* **TASK STATEMENT**
Produce the same data once more, line for line.

INFORMATION GIVEN Start Marker

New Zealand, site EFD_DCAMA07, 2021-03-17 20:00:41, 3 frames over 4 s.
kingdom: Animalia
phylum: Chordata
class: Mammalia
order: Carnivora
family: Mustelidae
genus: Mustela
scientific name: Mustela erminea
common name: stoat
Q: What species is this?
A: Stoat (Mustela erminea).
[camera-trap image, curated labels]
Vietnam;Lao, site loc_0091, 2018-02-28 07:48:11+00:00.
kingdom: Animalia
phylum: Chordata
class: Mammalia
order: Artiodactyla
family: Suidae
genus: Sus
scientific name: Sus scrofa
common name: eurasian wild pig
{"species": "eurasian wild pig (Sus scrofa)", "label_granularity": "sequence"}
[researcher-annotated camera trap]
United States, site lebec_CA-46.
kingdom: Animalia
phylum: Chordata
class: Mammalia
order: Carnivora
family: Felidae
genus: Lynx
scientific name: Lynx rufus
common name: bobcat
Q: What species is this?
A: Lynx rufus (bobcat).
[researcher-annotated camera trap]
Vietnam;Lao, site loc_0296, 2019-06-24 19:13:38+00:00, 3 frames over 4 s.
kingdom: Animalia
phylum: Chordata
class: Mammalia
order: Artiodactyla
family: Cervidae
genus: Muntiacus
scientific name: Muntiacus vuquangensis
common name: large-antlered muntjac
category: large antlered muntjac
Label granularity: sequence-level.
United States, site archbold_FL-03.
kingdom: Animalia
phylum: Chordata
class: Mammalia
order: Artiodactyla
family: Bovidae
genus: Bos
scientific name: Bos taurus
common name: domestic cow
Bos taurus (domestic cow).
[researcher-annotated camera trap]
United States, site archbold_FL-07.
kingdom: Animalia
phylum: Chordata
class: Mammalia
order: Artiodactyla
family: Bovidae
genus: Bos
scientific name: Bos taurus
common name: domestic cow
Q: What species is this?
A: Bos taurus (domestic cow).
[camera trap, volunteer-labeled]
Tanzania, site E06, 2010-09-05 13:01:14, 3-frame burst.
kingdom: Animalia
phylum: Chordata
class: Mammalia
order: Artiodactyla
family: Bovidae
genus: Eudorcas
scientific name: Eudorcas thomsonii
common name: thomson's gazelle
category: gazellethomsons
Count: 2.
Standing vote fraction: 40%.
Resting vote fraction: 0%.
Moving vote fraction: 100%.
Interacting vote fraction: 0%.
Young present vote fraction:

INFORMATION GIVEN End Marker

* **ANSWER SECTION**
New Zealand, site EFD_DCAMA07, 2021-03-17 20:00:41, 3 frames over 4 s.
kingdom: Animalia
phylum: Chordata
class: Mammalia
order: Carnivora
family: Mustelidae
genus: Mustela
scientific name: Mustela erminea
common name: stoat
Q: What species is this?
A: Stoat (Mustela erminea).
[camera-trap image, curated labels]
Vietnam;Lao, site loc_0091, 2018-02-28 07:48:11+00:00.
kingdom: Animalia
phylum: Chordata
class: Mammalia
order: Artiodactyla
family: Suidae
genus: Sus
scientific name: Sus scrofa
common name: eurasian wild pig
{"species": "eurasian wild pig (Sus scrofa)", "label_granularity": "sequence"}
[researcher-annotated camera trap]
United States, site lebec_CA-46.
kingdom: Animalia
phylum: Chordata
class: Mammalia
order: Carnivora
family: Felidae
genus: Lynx
scientific name: Lynx rufus
common name: bobcat
Q: What species is this?
A: Lynx rufus (bobcat).
[researcher-annotated camera trap]
Vietnam;Lao, site loc_0296, 2019-06-24 19:13:38+00:00, 3 frames over 4 s.
kingdom: Animalia
phylum: Chordata
class: Mammalia
order: Artiodactyla
family: Cervidae
genus: Muntiacus
scientific name: Muntiacus vuquangensis
common name: large-antlered muntjac
category: large antlered muntjac
Label granularity: sequence-level.
United States, site archbold_FL-03.
kingdom: Animalia
phylum: Chordata
class: Mammalia
order: Artiodactyla
family: Bovidae
genus: Bos
scientific name: Bos taurus
common name: domestic cow
Bos taurus (domestic cow).
[researcher-annotated camera trap]
United States, site archbold_FL-07.
kingdom: Animalia
phylum: Chordata
class: Mammalia
order: Artiodactyla
family: Bovidae
genus: Bos
scientific name: Bos taurus
common name: domestic cow
Q: What species is this?
A: Bos taurus (domestic cow).
[camera trap, volunteer-labeled]
Tanzania, site E06, 2010-09-05 13:01:14, 3-frame burst.
kingdom: Animalia
phylum: Chordata
class: Mammalia
order: Artiodactyla
family: Bovidae
genus: Eudorcas
scientific name: Eudorcas thomsonii
common name: thomson's gazelle
category: gazellethomsons
Count: 2.
Standing vote fraction: 40%.
Resting vote fraction: 0%.
Moving vote fraction: 100%.
Interacting vote fraction: 0%.
Young present vote fraction:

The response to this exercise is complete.